----- Selected excerpt
Two Days in Two Months to Support Dignity and Social Inclusion for People With Mental Health Problems Worldwide: an Uphill Journey

One in four people worldwide are affected by mental disorders; and one in two people worldwide are poor. Often these are the same people.

One in four people worldwide are affected by mental disorders; and one in two people worldwide are poor. Often these are the same people.

A village in Madhya Pradesh: India has one third of the world's poor. Photo by Carmine Pariante.

World Mental Health Day (by World Health Organization (WHO), 10 October) and World Mind Matters Day (by World Psychiatric Association (WPA), 4th of September) are important opportunities to raise awareness of mental health problems and of their unbelievable human and economic costs. The aim of these initiatives is heroic: promoting dignity and social justice for people with mental disorders and disability, and mobilizing efforts to support mental health. But how can we guarantee equity of access to opportunities and services, if the starting point for people with mental disorders can be so drastically low: if poverty is where a lot of mental disorders start?
----------
● Requirement 1
In the article on mental health and poverty, on what date does the World Psychiatric Association hold World Mind Matters Day?
● Requirement 2
Translate this sentence from the article on mental health and poverty into Spanish: "One in four people worldwide are affected by mental disorders; and one in two people worldwide are poor."
The lines that follow come from a separate source and are unrelated to the article on mental health and poverty.
----- Data extracts
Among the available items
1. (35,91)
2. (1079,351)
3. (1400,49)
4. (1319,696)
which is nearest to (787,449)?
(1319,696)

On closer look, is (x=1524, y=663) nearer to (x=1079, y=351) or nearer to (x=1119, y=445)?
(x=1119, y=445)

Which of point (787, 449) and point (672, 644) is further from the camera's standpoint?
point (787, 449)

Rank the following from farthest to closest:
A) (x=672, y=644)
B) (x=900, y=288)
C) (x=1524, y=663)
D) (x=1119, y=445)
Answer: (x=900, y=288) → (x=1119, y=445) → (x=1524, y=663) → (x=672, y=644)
----------
----- Data extracts
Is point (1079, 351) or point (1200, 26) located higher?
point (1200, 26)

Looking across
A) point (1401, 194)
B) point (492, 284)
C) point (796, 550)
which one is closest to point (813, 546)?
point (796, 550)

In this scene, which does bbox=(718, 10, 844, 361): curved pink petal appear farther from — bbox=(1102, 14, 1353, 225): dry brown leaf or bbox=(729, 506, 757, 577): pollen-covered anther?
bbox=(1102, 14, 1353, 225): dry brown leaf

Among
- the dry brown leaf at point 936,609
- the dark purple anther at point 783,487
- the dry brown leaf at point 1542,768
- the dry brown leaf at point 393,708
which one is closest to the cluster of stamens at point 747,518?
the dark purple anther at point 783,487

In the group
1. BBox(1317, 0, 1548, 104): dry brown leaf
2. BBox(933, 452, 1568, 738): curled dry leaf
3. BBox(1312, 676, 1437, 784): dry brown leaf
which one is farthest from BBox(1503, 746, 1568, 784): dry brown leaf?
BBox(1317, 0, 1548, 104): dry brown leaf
----------
● Task result 1
The 4th of September.

● Task result 2
Una de cada cuatro personas en el mundo está afectada por trastornos mentales; y una de cada dos personas en el mundo es pobre.